__Required action A__:
Please rewrite the part of the Rockies article that opens with the words containing "Daniel Murphy should" and closes with "the COVID-19 pandemic.", changing "pandemic" to "outbreak".
__Required action B__:
According to the Rockies article, how many games will the shortened 2020 season have?

__Extract__:

Daniel Murphy should be an option for Rockies’ designated hitter

Jul 6, 2019; Phoenix, AZ, USA; Colorado Rockies firsy baseman Daniel Murphy (9) celebrates with with Rockies catcher Tony Wolters (14) after hitting a solo home run against the Arizona Diamondbacks during the second inning at Chase Field. Mandatory Credit: Joe Camporeale-USA TODAY Sports

The Colorado Rockies 2020 season is set to begin one week from today, and nobody quite knows how things will play out once the games get rolling.

Instead of a traditional 162 game season, the Rockies, and the rest of the league, will play a shortened 60-game season due to the COVID-19 pandemic.

There are many factors that give the 2020 season a funky feel. By playing only 60-games, the season is basically a 30 team pennant race from the get-go. Also, some new rules are sure to change the dynamic of the game.

Pitchers are required to face a minimum of three-batters, or complete a half-inning before a change can occur and the designated hitter will be implemented into the National League.

Spatial grounding data:
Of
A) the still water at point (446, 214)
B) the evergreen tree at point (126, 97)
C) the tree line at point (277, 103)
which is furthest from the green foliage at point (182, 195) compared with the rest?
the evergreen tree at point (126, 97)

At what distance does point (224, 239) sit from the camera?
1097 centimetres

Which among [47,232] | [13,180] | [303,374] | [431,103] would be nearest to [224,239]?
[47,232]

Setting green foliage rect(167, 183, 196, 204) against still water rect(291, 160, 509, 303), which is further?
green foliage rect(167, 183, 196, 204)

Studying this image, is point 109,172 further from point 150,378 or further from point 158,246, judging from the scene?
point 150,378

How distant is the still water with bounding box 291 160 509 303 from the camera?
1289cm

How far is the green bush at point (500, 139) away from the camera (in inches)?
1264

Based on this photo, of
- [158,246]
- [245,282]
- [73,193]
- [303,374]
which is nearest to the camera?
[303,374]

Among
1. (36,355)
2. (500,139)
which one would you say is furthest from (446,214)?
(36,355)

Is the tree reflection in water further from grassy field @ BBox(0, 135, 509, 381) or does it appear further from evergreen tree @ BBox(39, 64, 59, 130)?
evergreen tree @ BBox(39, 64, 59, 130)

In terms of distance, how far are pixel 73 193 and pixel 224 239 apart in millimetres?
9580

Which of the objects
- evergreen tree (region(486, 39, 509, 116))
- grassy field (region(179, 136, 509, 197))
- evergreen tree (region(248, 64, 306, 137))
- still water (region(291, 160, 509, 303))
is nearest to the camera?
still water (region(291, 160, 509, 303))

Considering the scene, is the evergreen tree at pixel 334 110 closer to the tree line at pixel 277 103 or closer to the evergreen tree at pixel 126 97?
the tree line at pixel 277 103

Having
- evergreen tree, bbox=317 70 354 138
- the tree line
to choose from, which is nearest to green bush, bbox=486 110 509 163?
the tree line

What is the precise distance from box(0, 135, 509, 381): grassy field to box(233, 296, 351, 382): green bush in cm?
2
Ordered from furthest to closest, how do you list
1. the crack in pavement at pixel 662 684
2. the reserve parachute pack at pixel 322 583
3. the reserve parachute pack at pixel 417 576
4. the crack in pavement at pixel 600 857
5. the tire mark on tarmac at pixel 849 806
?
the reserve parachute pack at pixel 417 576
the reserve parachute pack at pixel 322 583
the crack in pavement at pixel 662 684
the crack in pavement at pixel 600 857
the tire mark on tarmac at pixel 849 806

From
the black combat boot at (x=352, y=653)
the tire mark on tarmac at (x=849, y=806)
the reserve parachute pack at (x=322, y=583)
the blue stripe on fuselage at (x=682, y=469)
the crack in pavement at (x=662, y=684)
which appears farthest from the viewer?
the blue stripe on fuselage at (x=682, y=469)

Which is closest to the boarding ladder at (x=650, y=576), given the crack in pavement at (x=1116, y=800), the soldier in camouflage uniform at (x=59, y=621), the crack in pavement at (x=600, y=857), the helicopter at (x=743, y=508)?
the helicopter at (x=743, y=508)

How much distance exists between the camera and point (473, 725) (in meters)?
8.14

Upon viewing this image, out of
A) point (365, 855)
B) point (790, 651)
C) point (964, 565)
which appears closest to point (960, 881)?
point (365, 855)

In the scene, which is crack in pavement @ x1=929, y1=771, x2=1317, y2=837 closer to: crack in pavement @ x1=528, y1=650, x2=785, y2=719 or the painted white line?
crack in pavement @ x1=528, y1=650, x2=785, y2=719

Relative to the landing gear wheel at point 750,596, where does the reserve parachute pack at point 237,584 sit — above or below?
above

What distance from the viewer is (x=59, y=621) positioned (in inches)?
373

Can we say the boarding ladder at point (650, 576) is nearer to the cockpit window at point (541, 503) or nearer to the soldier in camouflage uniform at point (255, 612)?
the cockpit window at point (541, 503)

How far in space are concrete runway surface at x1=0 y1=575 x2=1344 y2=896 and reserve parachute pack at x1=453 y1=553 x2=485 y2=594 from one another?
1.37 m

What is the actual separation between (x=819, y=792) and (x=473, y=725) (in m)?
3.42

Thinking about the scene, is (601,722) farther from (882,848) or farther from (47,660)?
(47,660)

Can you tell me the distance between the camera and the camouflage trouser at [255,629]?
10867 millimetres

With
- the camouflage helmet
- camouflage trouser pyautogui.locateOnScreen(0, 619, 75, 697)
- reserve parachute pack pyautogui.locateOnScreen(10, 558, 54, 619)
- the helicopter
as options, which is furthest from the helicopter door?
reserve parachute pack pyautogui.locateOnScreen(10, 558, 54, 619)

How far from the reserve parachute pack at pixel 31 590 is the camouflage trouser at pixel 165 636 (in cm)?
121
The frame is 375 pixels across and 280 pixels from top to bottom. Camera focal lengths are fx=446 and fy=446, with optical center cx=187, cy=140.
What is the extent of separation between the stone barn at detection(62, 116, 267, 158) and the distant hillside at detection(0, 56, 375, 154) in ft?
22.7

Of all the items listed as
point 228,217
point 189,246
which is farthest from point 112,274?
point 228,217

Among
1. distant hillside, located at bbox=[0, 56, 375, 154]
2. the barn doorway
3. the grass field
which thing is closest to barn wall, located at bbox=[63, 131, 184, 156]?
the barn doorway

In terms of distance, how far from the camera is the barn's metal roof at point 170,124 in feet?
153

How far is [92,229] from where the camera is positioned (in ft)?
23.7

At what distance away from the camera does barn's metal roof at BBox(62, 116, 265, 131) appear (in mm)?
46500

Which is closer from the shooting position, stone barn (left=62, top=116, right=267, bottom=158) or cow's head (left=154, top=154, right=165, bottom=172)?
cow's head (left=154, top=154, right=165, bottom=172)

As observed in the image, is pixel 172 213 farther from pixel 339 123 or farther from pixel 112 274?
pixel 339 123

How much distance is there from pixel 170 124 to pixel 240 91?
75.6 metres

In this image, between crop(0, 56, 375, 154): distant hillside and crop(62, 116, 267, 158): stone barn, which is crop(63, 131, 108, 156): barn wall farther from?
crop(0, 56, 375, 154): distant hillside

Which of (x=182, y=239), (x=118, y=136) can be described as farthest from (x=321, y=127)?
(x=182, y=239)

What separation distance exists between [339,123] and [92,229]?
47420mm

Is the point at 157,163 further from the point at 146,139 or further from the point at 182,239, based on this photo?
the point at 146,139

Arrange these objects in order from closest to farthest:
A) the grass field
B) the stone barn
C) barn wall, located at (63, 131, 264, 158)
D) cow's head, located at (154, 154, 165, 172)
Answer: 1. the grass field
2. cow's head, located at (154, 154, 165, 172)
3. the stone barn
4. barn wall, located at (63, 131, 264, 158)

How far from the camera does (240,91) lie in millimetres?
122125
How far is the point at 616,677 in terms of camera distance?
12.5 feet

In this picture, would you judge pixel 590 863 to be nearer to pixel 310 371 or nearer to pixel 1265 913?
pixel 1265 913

__Task output A__:
Daniel Murphy should be an option for Rockies’ designated hitter

Jul 6, 2019; Phoenix, AZ, USA; Colorado Rockies firsy baseman Daniel Murphy (9) celebrates with with Rockies catcher Tony Wolters (14) after hitting a solo home run against the Arizona Diamondbacks during the second inning at Chase Field. Mandatory Credit: Joe Camporeale-USA TODAY Sports

The Colorado Rockies 2020 season is set to begin one week from today, and nobody quite knows how things will play out once the games get rolling.

Instead of a traditional 162 game season, the Rockies, and the rest of the league, will play a shortened 60-game season due to the COVID-19 outbreak.

__Task output B__:
60 games.